EXTRACT
I have a brief idea about the closed container with holes.... but it would be great if someone has any pic of it..... hope I am not asking for too much.


----------



## Chilangz (Apr 3, 2008)

I believe the closed waterer looks something similar....


----------



## maniac (Sep 27, 2009)

I've found that a large plastic Kraft peanut butter jar makes a good waterer, The large lid makes it super easy to get your hand in for cleaning.


----------



## Gnuretiree (May 29, 2009)

I have cut holes in two opposite sides of Gallon milk containers and it has been very effective. They look very similar to the waterers shown by Chilangz two post above.

Hugh


----------



## Chilangz (Apr 3, 2008)

thanks guys,

I will also prepare one in a similar fashion.....

Thanks for the support and info...


----------



## YaSin11 (Jul 23, 2009)

Chilangz
Hey there  Sorry I dont know much about ACV, but I know 1 member that has always recommended it and knows alot. His name is 'Plamenh'. You might want to PM him your ACV question. Good luck, Peace  YaSin.


----------



## Chilangz (Apr 3, 2008)

Thanks Warren,

I would do that


----------



## Jay3 (May 4, 2008)

It's easy. Just change the waterers. They shouldn't be so opened that they can splash it around anyway, and it's so easy to do. Seems that it would make things easier for you as well.


----------

YOUR ASSIGNMENT
Extract the whole forum thread about waterers, word for word and unchanged.

SUPPLIED RECORDS

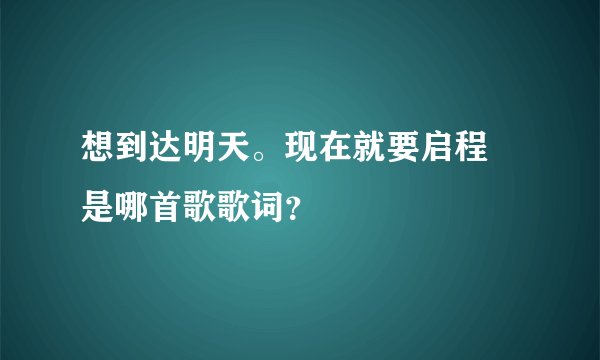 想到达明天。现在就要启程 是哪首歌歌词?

--

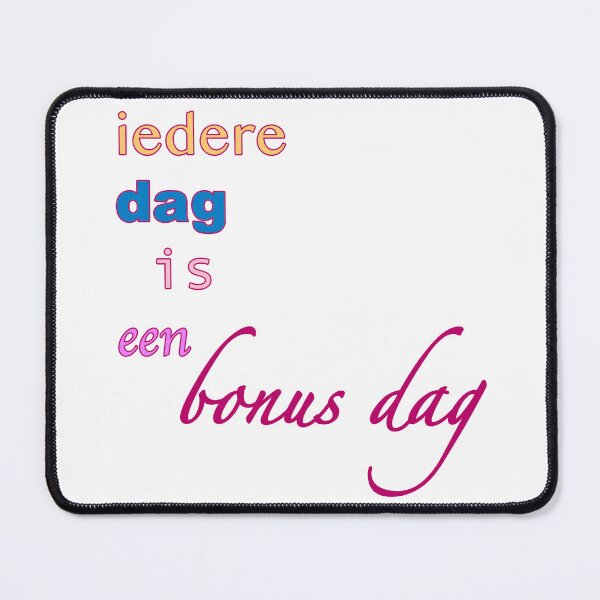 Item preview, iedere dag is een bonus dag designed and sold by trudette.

REPLY TO THE EXERCISE
I have a brief idea about the closed container with holes.... but it would be great if someone has any pic of it..... hope I am not asking for too much.


----------



## Chilangz (Apr 3, 2008)

I believe the closed waterer looks something similar....


----------



## maniac (Sep 27, 2009)

I've found that a large plastic Kraft peanut butter jar makes a good waterer, The large lid makes it super easy to get your hand in for cleaning.


----------



## Gnuretiree (May 29, 2009)

I have cut holes in two opposite sides of Gallon milk containers and it has been very effective. They look very similar to the waterers shown by Chilangz two post above.

Hugh


----------



## Chilangz (Apr 3, 2008)

thanks guys,

I will also prepare one in a similar fashion.....

Thanks for the support and info...


----------



## YaSin11 (Jul 23, 2009)

Chilangz
Hey there  Sorry I dont know much about ACV, but I know 1 member that has always recommended it and knows alot. His name is 'Plamenh'. You might want to PM him your ACV question. Good luck, Peace  YaSin.


----------



## Chilangz (Apr 3, 2008)

Thanks Warren,

I would do that


----------



## Jay3 (May 4, 2008)

It's easy. Just change the waterers. They shouldn't be so opened that they can splash it around anyway, and it's so easy to do. Seems that it would make things easier for you as well.


----------